I thought I'd document this as although the cause/fix is fairly simple, searching for the error string encoding without a string argument gives a lot of hits for a similarly structured but different error - string argument without an encoding.

An example backtrace might be:

Traceback (most recent call last):
  File "./profiler.py", line 346, in 
    meta['config_files']['pdns'] = zip_and_compress(read_file_content('/etc/powerdns/pdns.conf'))
  File "./profiler.py", line 289, in zip_and_compress
    gz = gzip.compress(bytes(s,"utf-8"))
TypeError: encoding without a string argument

With the example code being fairly simple

def read_file_content(path):
    ''' Read the entirety of a file into a variable
    '''
    file_content = None
    with open(path, 'rb') as content_file:
        file_content = content_file.read()

    return file_content

def zip_and_compress(s):
    ''' Config files can get quite sizeable. To keep the size of our output DB down
    we gzip and then ascii armour them
    '''
    gz = gzip.compress(bytes(s,"utf-8"))
    return base64.b64encode(gz).decode("utf-8")


zip_and_compress(read_file_content('/etc/powerdns/pdns.conf'))

 

The cause of the TypeError encoding without a string argument is that we're telling bytes to encode a variable into a bytes object, and it's expecting a string as input.

However, in read_file_content we're opening the file for reading in binary mode (the codebase this is sourced from uses the same function to read in a sqlite database, which will fail if you let read() try and decode it):

with open(path, 'rb') as content_file:

There are two ways to fix this. In the example above, the file being read is a simple text file, so we could switch to just reading

with open(path, 'r') as content_file:

However, doing this means that zip_and_compress would still fail in the same manner if it were later passed a bytes object (perhaps from later reading a file in binary mode).

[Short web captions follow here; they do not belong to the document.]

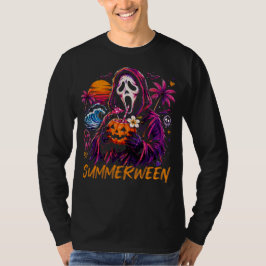 Summerween Ghostface Kürbisküste T-Shirt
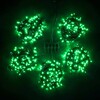Миниатюра фото комплект 5 зеленых нитей по 20м, 1000 led, провод черный пвх, ip54 ltc kdd1000-11-1g | 220svet.ru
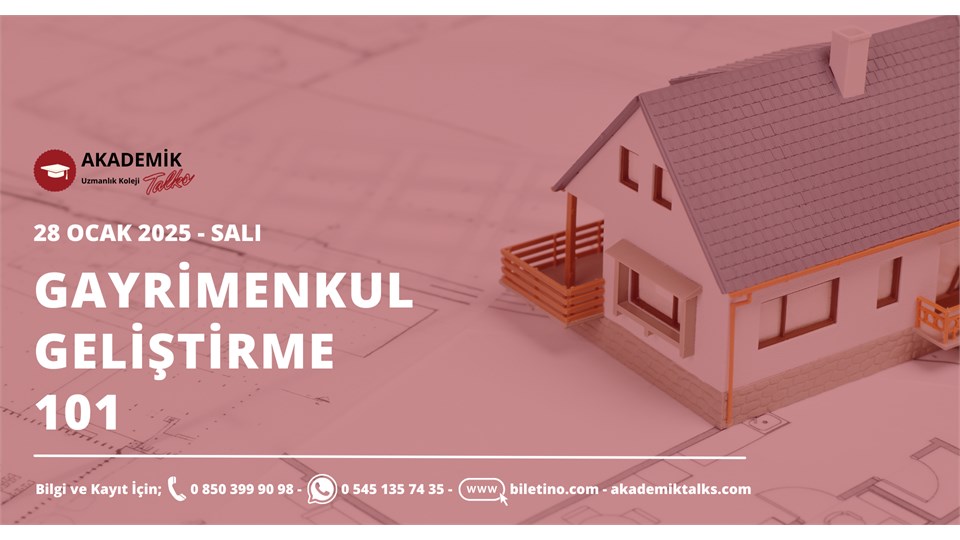 Gayrimenkul Geliştirme 101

So, it's better to adjust zip_and_compress() to include a simple type check

def zip_and_compress(s):
    ''' Config files can get quite sizeable. To keep the size of our output DB down
    we gzip and then ascii armour them
    '''
    if isinstance(s, bytes):
        gz = gzip.compress(s)
    else:
        gz = gzip.compress(bytes(s,"utf-8"))

    return base64.b64encode(gz).decode("utf-8")

 Now, we won't try and decode a bytes object into a bytes object, and all will work happily.